The number of Americans living alone is on the rise

After a decade of slow growth, the number of U.S. adults living alone grew 4.6 percent to 59.5 million in 2015, the Census Bureau reported Thursday. The increase in U.S. adults living alone comes…

The number of Americans living alone is on the rise

After a decade of slow growth, the number of U.S. adults living alone grew 4.6 percent to 59.5 million in 2015, the Census Bureau reported Thursday.

The increase in U.S. adults living alone comes as the number of married couples is at historic lows. Couples are now at 37.3 percent of all adults, down from 40.6 percent in 2015 and 41.2 percent in 2005.

Almost 16 percent of all single adults were married couples — up from 14.4 percent in 2005.

The youngest adults — those ages 18 to 24 — still have more married couples than single Americans, by a 2-to-1 margin.

In all, 2.8 million young adults were living together as part of a couple before the Census Bureau’s sampling period in 2015, which ran from January 2015 to July 2015. That’s a 2.9 percent increase since 2013.

Slightly more than 60 percent of all 18- to 24-year-olds living with their parents live with a married couple — this group peaked in 2014 at 70.6 percent and is now below 70 percent.

Many have moved in with their parents for the stability of the arrangement, which can offer financial support while providing an opportunity to develop a stable relationship without adult responsibilities, said Richard Fry, a demographer at the Census Bureau.

The share of single parents living with their children declined in the U.S. during the first few years of the Great Recession — it fell 4 percent in 2007 to 2013. But the share has since begun to grow again, making up 15.6 percent of all U.S. families last year.

Single fathers with children are more likely to be living with a married couple than single mothers are.

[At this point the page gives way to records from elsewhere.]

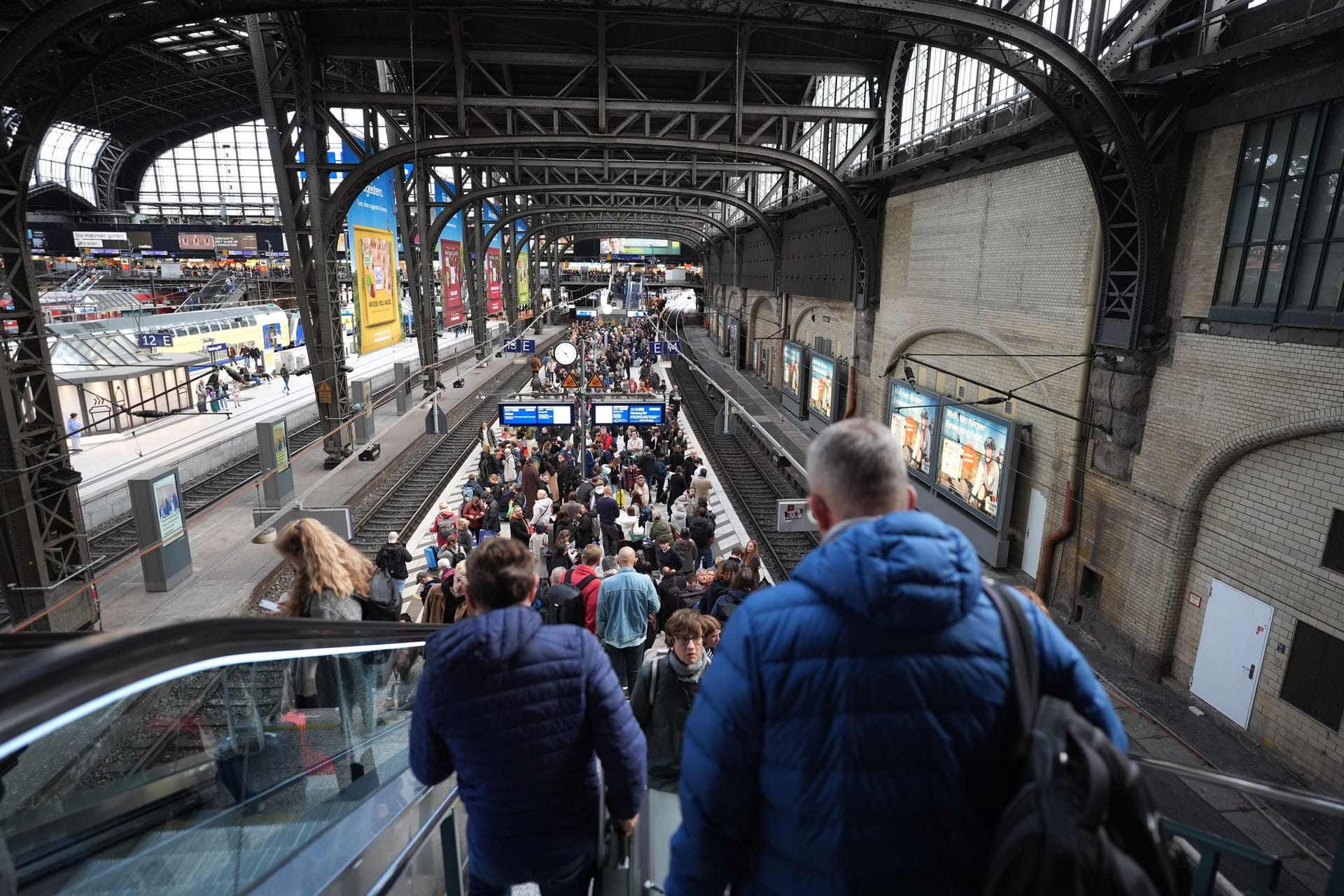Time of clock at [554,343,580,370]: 4:52
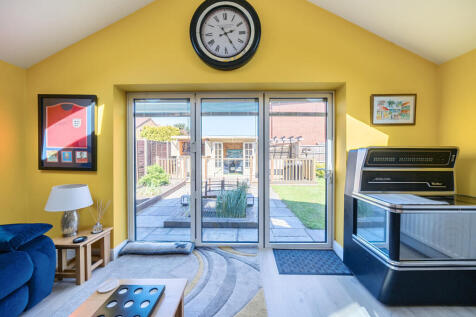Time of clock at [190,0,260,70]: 2:24
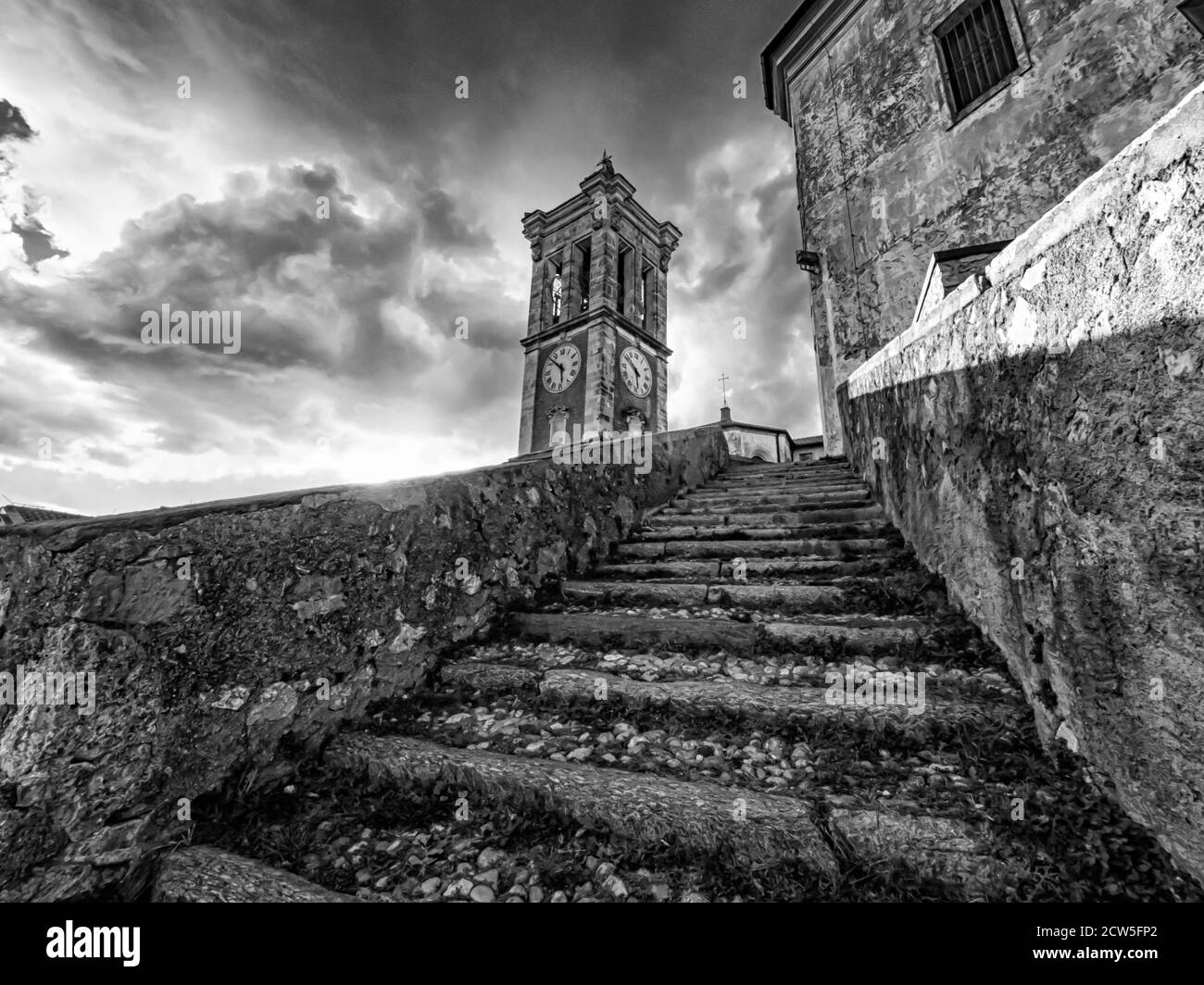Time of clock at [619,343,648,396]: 5:51
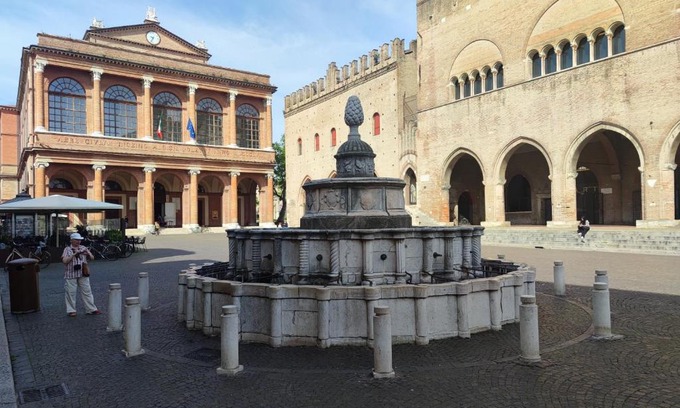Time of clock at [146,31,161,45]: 9:34
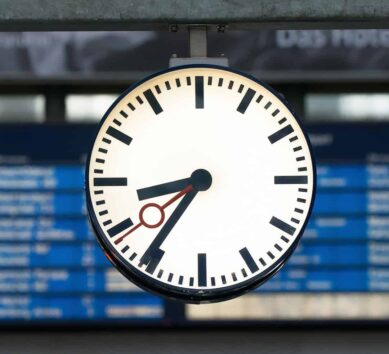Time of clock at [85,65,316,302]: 8:36
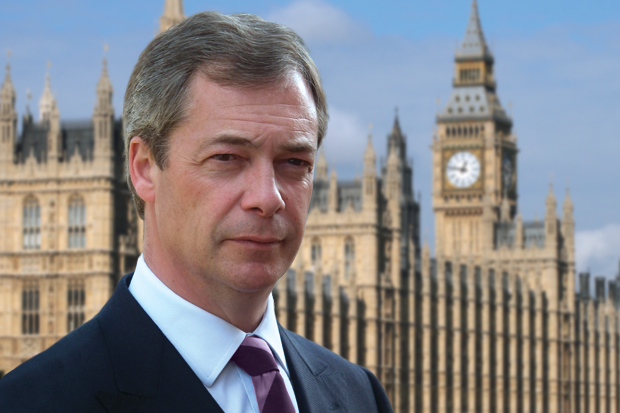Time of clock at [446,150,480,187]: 12:47
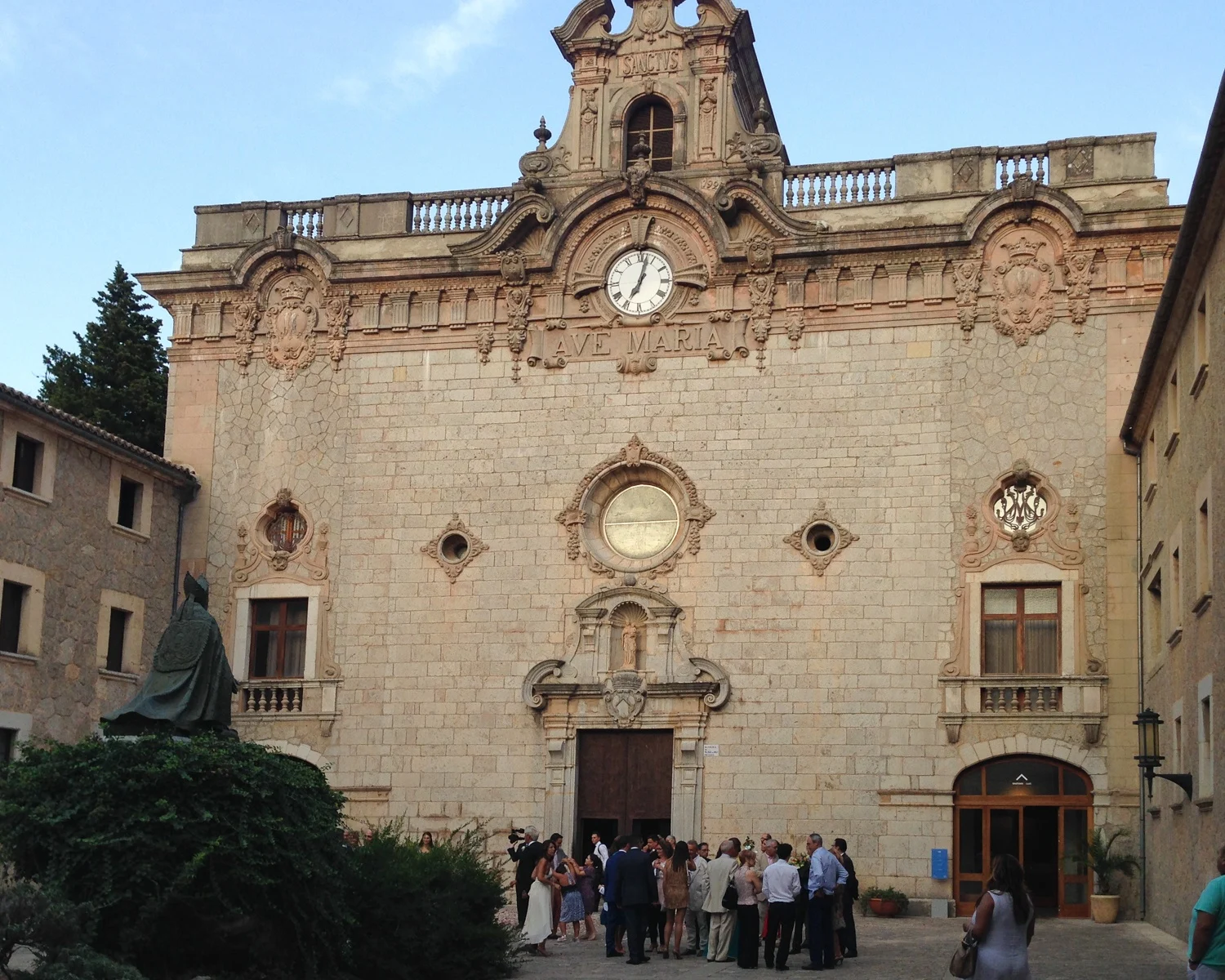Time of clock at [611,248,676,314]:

The percentage of those living alone for one or more years also grew slightly from 2011 to 2015. About 1 percent of adults were living alone before the Census Bureau’s sampling period in 2011, but that rose to 1.4 percent in 2015.

The big overall number masks wide variations across states and regions. In 32 states, at least two-thirds of adult Americans lived alone. Hawaii had the highest share — 92.6 percent — in 2015. The District of Columbia had the lowest share — 3.6 percent.

Among states, Utah ranked highest at 81.5 percent, followed by California at 77.6 percent and Nevada at 76.6 percent. Idaho ranked at the bottom of the pack, at 53.7 percent.